Gli intellettuali “contrarian”, quelli ostili alle idee  da salotto e ai loro meccanismi onanistici, si sono rifugiati in bolle culturali  sterili come quelle che disprezzavano e dai loro amboni hanno dettato uno sciapo  manifesto ideologico: la dimensione del significato è assurda e inutile. Il  significato non esiste. E se esiste fa schifo.

Svuotiamo i musei polverosi,  bruciamo le vecchie librerie, cancelliamo i dogmi, recidiamo i fili, spariamola  grossa, scriviamo tanto e male, rigettiamo la trascendenza e cancelliamo la  religione organizzata, diciamo ovvietà che possono sembrare intelligenti ai  lettori di Hitchens e agli ammiratori di Cattelan.

Un programma non  particolarmente vasto per una generazione che ha fatto una rivoluzione con il  fiato corto e per quella successiva che tenta di tenerla in vita con risultati  che oscillano fra il ridicolo e il pietoso. Oggi di quell’epoca idolatrata sono  rimasti soltanto surrogati.
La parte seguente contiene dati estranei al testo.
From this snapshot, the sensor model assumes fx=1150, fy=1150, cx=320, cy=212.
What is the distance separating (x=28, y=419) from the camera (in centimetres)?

Negli anni Settanta c’erano le immagini potenti di  Mapplethorpe, oggi ci intratteniamo con quelle insipide usate da David Bowie in  un video che non riesce nemmeno ad aspirare alla blasfemia. Negli anni Ottanta  c’era quella musa pop rigogliosa e vitale di Madonna, oggi c’è il suo simulacro  asessuato e posticcio, Lady Gaga.